__Your goal__
Show every line below that contains the word "blue".

[start of Dataset excerpts]

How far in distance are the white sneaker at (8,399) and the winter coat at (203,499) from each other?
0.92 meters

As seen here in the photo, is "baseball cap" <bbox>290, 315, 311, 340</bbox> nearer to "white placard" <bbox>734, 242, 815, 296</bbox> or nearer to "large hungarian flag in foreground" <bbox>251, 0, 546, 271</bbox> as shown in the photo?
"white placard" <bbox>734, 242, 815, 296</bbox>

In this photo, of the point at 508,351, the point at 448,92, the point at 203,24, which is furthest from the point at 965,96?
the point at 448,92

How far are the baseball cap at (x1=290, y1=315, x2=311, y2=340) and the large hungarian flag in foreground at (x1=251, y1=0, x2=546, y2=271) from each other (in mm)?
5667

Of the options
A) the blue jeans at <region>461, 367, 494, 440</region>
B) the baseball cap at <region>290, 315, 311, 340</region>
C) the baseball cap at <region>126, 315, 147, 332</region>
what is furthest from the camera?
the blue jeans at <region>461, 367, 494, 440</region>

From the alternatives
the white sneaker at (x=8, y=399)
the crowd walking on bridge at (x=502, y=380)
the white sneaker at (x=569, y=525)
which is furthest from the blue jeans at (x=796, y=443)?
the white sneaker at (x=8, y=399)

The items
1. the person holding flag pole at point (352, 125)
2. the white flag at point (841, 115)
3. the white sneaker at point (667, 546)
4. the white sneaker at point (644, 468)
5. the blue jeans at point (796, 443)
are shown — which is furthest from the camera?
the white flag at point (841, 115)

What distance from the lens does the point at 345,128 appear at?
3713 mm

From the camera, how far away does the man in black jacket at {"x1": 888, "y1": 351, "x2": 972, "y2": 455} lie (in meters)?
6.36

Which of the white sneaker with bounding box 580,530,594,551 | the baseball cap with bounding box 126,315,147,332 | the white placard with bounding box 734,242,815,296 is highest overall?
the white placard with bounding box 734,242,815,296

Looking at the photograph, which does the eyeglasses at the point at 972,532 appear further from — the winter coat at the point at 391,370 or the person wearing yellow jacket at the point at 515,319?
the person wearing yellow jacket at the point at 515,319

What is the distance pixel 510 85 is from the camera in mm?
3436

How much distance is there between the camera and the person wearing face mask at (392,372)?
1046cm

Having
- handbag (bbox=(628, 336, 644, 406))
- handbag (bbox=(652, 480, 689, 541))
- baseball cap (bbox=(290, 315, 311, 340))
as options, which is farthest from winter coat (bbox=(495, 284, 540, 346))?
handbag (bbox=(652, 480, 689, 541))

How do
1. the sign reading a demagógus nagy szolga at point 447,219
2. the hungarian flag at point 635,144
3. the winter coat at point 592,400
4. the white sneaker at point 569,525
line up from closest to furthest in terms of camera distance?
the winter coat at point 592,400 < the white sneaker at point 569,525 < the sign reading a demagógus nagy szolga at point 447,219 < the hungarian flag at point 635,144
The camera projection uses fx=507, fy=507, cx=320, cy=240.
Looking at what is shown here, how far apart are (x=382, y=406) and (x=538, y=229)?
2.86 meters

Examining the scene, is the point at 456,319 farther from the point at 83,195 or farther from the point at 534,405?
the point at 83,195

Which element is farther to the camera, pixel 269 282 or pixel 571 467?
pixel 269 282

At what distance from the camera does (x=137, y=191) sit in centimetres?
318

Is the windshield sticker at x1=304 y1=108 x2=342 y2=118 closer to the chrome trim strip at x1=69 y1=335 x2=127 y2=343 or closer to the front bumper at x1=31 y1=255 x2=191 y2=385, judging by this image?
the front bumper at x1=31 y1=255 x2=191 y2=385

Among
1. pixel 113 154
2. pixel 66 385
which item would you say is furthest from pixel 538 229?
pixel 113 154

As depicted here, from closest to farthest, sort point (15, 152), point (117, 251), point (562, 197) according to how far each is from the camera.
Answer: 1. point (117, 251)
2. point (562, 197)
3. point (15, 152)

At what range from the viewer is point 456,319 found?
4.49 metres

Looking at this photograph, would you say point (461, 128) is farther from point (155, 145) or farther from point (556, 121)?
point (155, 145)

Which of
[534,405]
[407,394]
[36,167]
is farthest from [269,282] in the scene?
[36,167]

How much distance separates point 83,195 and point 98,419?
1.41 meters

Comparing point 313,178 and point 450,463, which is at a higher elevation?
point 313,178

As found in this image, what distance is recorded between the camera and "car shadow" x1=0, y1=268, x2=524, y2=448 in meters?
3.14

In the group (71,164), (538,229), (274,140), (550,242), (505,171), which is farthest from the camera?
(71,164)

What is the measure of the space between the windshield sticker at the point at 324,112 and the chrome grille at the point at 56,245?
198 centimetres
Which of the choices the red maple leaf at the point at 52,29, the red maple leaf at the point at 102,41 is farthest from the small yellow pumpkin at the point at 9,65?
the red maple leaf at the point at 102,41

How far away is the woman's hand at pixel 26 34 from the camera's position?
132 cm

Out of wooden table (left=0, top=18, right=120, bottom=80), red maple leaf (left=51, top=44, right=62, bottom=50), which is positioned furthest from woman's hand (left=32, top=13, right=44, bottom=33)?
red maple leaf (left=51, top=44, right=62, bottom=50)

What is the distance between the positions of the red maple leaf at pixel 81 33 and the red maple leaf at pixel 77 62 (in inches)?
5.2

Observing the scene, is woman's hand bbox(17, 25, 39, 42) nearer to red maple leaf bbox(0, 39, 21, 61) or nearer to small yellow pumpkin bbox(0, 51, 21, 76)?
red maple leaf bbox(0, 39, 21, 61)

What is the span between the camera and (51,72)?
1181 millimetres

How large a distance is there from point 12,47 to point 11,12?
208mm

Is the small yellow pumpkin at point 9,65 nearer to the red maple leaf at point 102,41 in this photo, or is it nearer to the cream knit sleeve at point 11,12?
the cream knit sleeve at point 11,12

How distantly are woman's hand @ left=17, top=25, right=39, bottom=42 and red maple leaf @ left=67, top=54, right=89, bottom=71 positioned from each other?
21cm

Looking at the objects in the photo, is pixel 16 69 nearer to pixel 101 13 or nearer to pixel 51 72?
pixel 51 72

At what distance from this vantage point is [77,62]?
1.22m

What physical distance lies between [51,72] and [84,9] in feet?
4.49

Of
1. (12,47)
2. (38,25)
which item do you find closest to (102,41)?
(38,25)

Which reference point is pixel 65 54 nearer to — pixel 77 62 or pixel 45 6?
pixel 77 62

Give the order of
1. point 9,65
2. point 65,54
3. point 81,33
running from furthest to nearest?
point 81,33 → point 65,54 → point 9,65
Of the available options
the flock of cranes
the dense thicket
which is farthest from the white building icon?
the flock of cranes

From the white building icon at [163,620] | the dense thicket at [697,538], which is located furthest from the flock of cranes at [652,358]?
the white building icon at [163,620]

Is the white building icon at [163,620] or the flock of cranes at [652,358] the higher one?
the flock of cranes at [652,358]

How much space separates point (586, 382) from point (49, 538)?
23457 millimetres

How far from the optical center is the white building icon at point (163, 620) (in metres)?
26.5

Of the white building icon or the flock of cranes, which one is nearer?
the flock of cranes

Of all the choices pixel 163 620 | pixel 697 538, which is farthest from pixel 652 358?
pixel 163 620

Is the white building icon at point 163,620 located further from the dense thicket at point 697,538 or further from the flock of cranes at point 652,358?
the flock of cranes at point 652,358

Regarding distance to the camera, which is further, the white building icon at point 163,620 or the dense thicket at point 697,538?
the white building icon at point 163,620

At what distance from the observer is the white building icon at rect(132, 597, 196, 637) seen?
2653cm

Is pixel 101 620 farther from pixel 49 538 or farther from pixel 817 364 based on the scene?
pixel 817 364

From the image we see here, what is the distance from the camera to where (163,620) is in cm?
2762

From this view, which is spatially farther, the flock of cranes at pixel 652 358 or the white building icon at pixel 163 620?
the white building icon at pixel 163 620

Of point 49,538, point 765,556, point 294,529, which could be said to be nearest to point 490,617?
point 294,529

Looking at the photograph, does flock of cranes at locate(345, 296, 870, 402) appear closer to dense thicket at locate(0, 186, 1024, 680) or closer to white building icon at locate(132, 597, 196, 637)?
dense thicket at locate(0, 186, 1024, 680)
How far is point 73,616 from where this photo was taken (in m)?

[end of Dataset excerpts]

__Result of this task__
A) the blue jeans at <region>461, 367, 494, 440</region>
the blue jeans at <region>461, 367, 494, 440</region>
which is furthest from the blue jeans at (x=796, y=443)?
5. the blue jeans at point (796, 443)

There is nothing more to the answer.